Indeed, one does sympathize with her. Plagiarism is an issue that is quite close to the heart of any creators of works of art. Bu let us set aside the issue of plagiarism for the moment and look at her usage of English.

Clearly, Ms. T. has no sense of irony, especially in light of the penultimate sentence. Either that or I believe we should abuse the institution which “imparted” English to her. According to her, the site does not pay any attention whatsoever to her sentences and words. But when I paid a visit to the offending site, this is what I saw:

 It’s so heartbreaking to see my contents were used carelessly by someone

 The site is stealing all my blog content and put its niche words all over the posts without even paying attention to my sentences and words

 My thoughts Markets research and Marketing research posts are not appreciated at all, just like rubbish and junk![3]

Other than the key search-words that were inserted (“Markets research and Marketing research”) and the bulleting of Ms. T’s sentences, no other major changes were seen. Contrary to what Ms. T claims, I conclude that her thoughts and posts, are appreciated. Obviously, they paid attention to her words and sentences, albeit it is grammatically unsound as well. If I twiddle with the last offending sentence, I get:

My thoughts, Markets [sic] research, and Marketing research posts are not appreciated at all, just like rubbish and junk!

What is different? What is now present that was absent?

A sense of clarity.

We now know that Ms. T likes to think about market research and she writes on marketing research too. Indeed, because I cringe at every sentence I read when I was at her site.

At this point, let me remind you that this, in no way, constitutes a personal attack on the integrity of the said blogger. I am sure she is very amiable in nature and wonderfully helpful. I only blame the people who taught her English.

More importantly, I believe that this case is symptomatic of a larger issue that is occurring globally. Due to the proliferation of the internet and the increase in the number of blogs (I believe no statistics are needed to prove this point, or is my belief misplaced?), the population seems to opine that everyone can write, be a blogger and obtain “fame and fortune” in the internet. One sees countless schemes that pays you to blog for money. We have Google Adsense,, the semi-local Nuffnang, Blogitive, and more. A simple search for the word “paid blogging” on Google turned up 5,120,000 results.

Everyone wants to be famous by collecting ad revenue. Is this not another form of fetishization, that the use value of blogging has degenerated into exchange value? To such a blogger, page rank is perhaps all they discuss about. How to get the most “eyeballs,” to keep people on the site, to generate controversy just for publicity.

What about trying to write or speak in proper English? Clear, properly CAPITALIZED and spelt. Stop living in a delusion by telling others that their English is fine. You know it’s not. Of course, “fine” only goes so far as to be able to be understood. If that is your standard of “fine,” so be it. Your Elngsih si fine, they say.

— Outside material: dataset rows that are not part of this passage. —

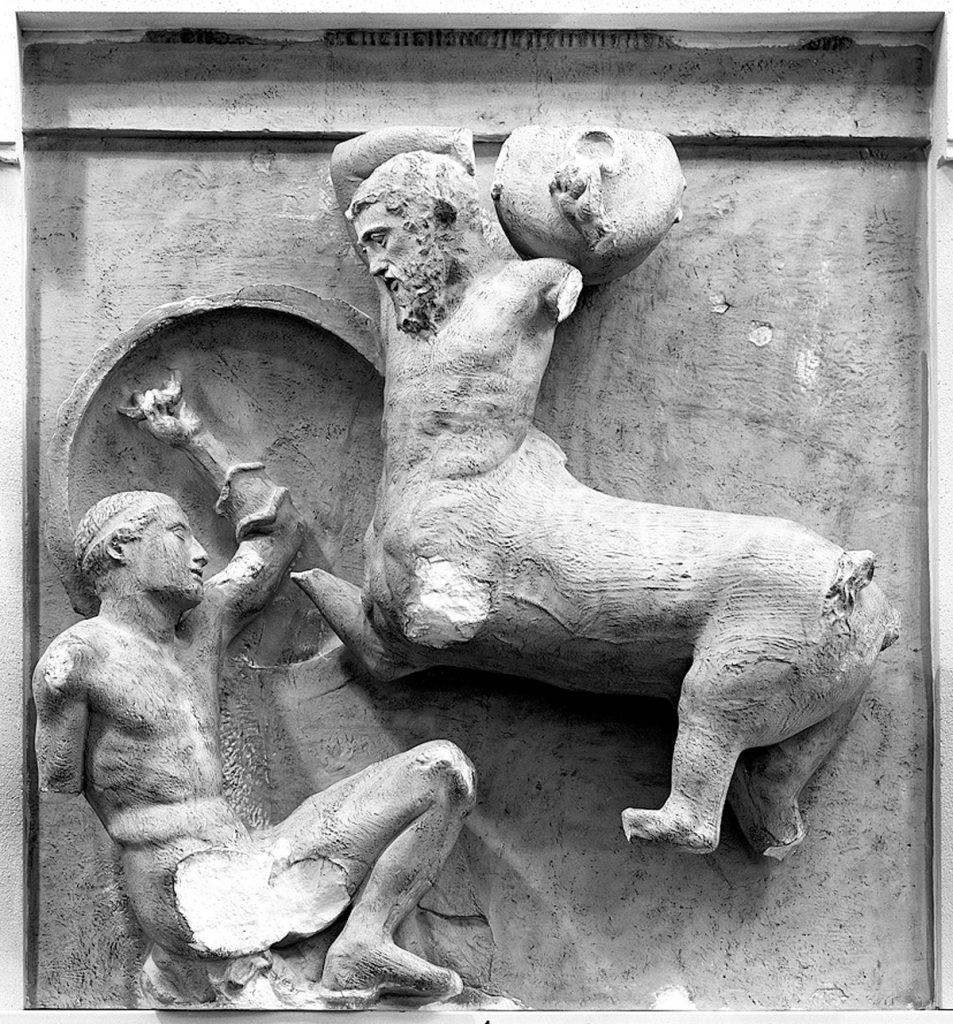 Kampf zwischen Griechen und Kentauren, Metope von der Südseite des Parthenon auf der Akropolis in Athen; 447–442 v. Chr.; Abguss Skulpturhalle Basel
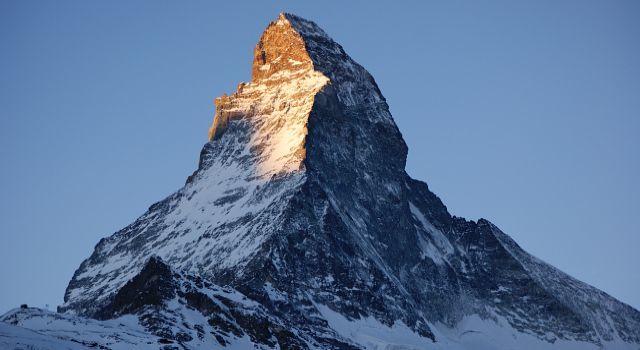 Статистика восхождений: покоренные вершины, погибшие альпинисты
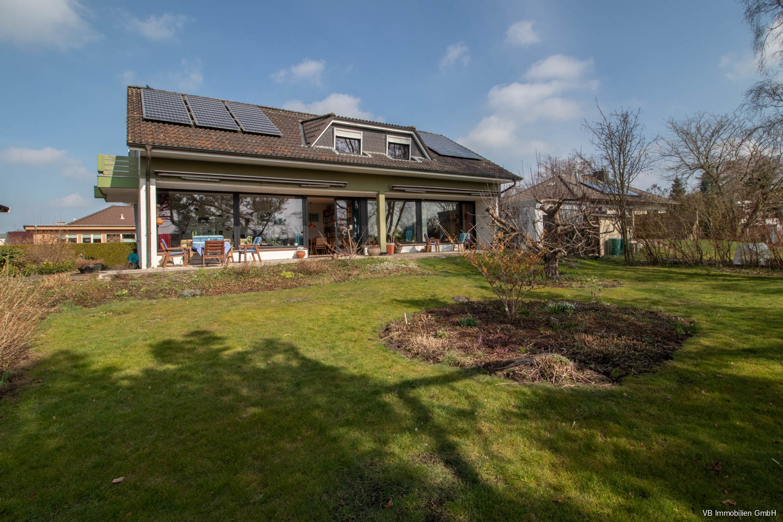 Immobilie Barmstedt - 360° Rundgang Tolles und großes Einfamilienhaus in unmittelbarer Nähe zum Rantzauer See in Barmstedt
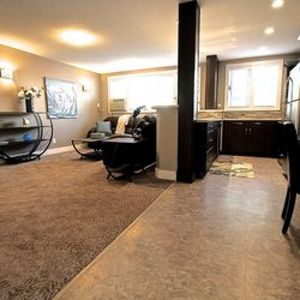Photo for Beautiful 2 Bedroom - Located a block to Wascana Park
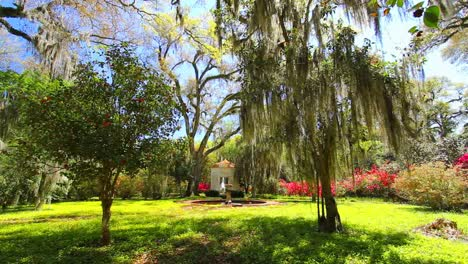 Louisiana-Rosedown-Plantation-Gardens-Fountain-And-Garden-House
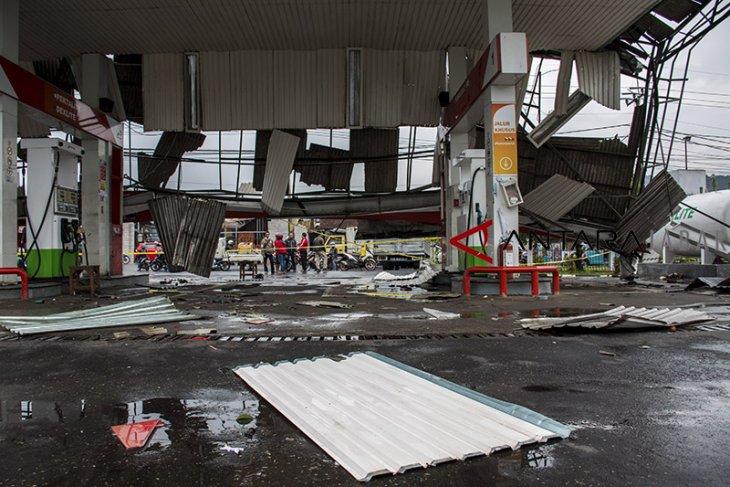 Bencana angin puting beliung di Sukabumi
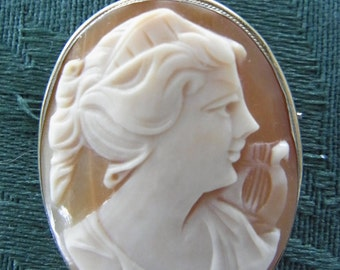 Vintage carved shell Cameo Rose Gold Brooch & Pendant with lyre Italian made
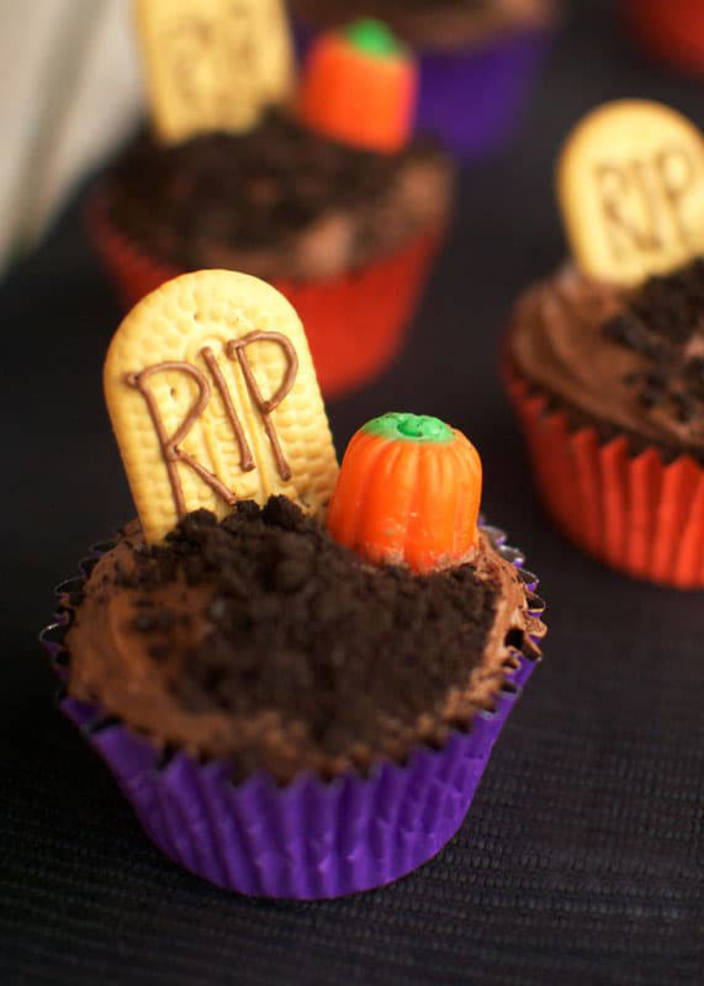 Graveyard Cupcakes.jpg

Nick Usborne does a good job of explaining why in the technological age, we can only fall back to the last bastion that captures the human aura and differentiates us from machines.[4] He has a vested interest in talking about it because of his profession but the bottom-line is that he’s right.

The only solution is writing. Properly.

Even if it signifies the death of an author, even if language is essentially méconnaisance, the letter still captures the human aura of that individual.

At this hazardous moment, we put our profile pictures on different sites, customize the template, add different widgets to give the site an “individuality,” to differentiate technology from each other. We create different profiles to reflect our different personalities; different blogs for different activities. We upload photographs of ourselves to [re]create the human aura that’s slowly retreating in this technological age. Using lies to cover more lies. The perversion lives on in each of us, undetected. Technology has become us. One day, we will become the characters in Huxley’s Brave New World, or would it be Bladerunner? The results would be no different.

Therefore, we write.

As we give our lives to the letter, so does the letter let us live on in temporality, falling back to the place which has captured the last vestiges of the human aura.

The letter.

[1] Lacan, “Seminar on ‘The Purloined Letter,” In Écrits, translated by Bruce Fink, 2007.[2] T.,, accessed on 14 November 2007.
[3], accessed on 14 Nov 2007.[4] See Usborne’s “Words-the last, best way to differentiate yourself online,”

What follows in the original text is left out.